### Problem 1
In the ECS introduction, rewrite the part that opens with the words containing "As a means of" and closes with "data is reduced.", replacing "CPU cache" with "processor cache".
### Problem 2
According to the ECS introduction, what is the solution to the two problems it describes?
### Problem 3
Resume the ECS introduction from its final sentence.

---- Quoted passage

An Introduction to ECS
Data Oriented Design is pretty simple at its core, all we really have is data.
As a means of contrast, consider Object Oriented Programming,
where it's a common approach
to consider objects in the problem domain rather than the programming domain.
There are two major problems with this approach. Firstly, inheritance comes with a cost as virtual functions are traced to their concrete
implementations. Indeed, if we're working in Python then the oop overhead is already going to be horrendous. Secondly, although
grouping object data together is great in the problem domain, it's not good for performance. When we step through an array of monsters
and grab a monster to work with, some number of nearby bytes are loaded into the CPU cache, meaning those bytes will be very fast to access.
The problem, then is that if the stride (the memory footprint) is needlessly large, then the amount of useful cached data is reduced.
The solution to these two problems (and many more) is to split apart an object's data into various arrays.
Entity
An entity is the primary key of a database. It's an integer, nothing more.

--------
---- Data block

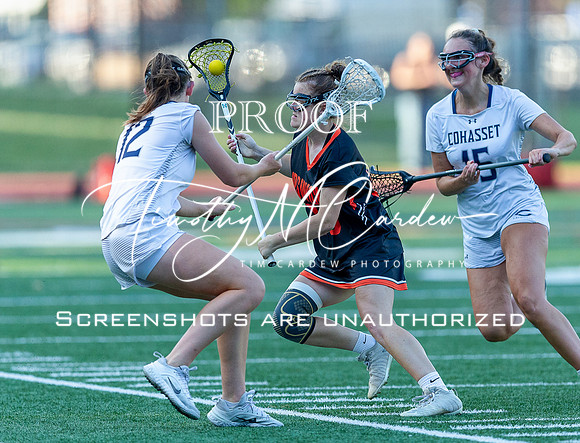 Ipswich GLax vs Cohasset 2024 MA D4 Championship_2024-06-13_06-29-36_DT7T1312_@TimCardew_2024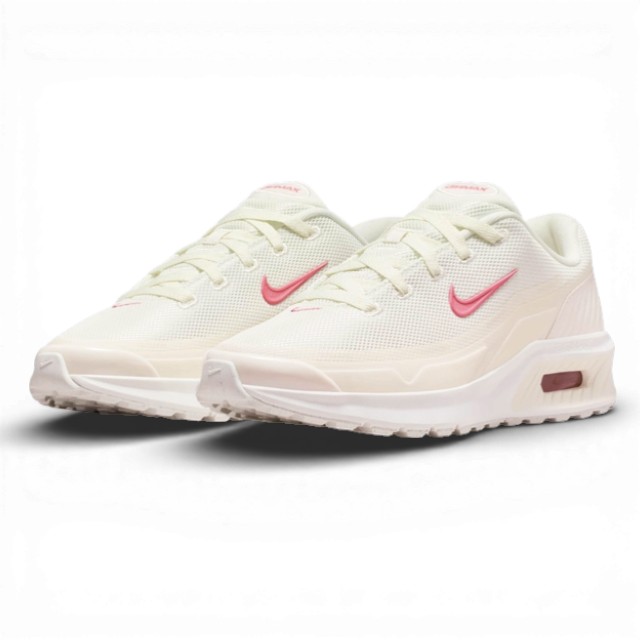 【P5倍!マラソン期間!要エントリー】 ナイキ NIKE ウィメンズ エアマックス BIA IO9414-002 カジュアルシューズ レディース スニーカー 靴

--------

### Exercise output 1
As a means of contrast, consider Object Oriented Programming,
where it's a common approach
to consider objects in the problem domain rather than the programming domain.
There are two major problems with this approach. Firstly, inheritance comes with a cost as virtual functions are traced to their concrete
implementations. Indeed, if we're working in Python then the oop overhead is already going to be horrendous. Secondly, although
grouping object data together is great in the problem domain, it's not good for performance. When we step through an array of monsters
and grab a monster to work with, some number of nearby bytes are loaded into the processor cache, meaning those bytes will be very fast to access.
The problem, then is that if the stride (the memory footprint) is needlessly large, then the amount of useful cached data is reduced.

### Exercise output 2
Splitting an object's data into various arrays.

### Exercise output 3
Component
A component is a small chunk of related data. For instance in the above diagram, a transform component holds just a position and rotation.
In C or C++ these would be structs, but in Python Arts et Metiers uses numpy arrays (for more details, see the tutorial on packed arrays).
Every component has an associated entity, so that different sets of components can work together to describe objects. Say for instance we
want entity 7 to represent a cube, the cube will have a Transform component, and a Velocity component (and other things, but this is keeping
things simple). Upon creation, an insert operation is performed on the transform and velocity arrays. To simplify this, each of those arrays
is managed by a "ComponentSet". The ComponentSet also has a simple array of integers tracking the associated entity for each component, so
in our example, both the Transform and Velocity ComponentSets would also insert an integer of 7 into their entity arrays.
System
A system is a small piece of logic, it's a function that takes in some sets of components and uses them in some simple way. By splitting
large game logic operations into pieces, we ensure that the cache hit rate is high. In other words, the CPU doesn't have to worry about
handling all sorts of different objects. The transform system sees an array of positions, contiguous in memory with no gaps.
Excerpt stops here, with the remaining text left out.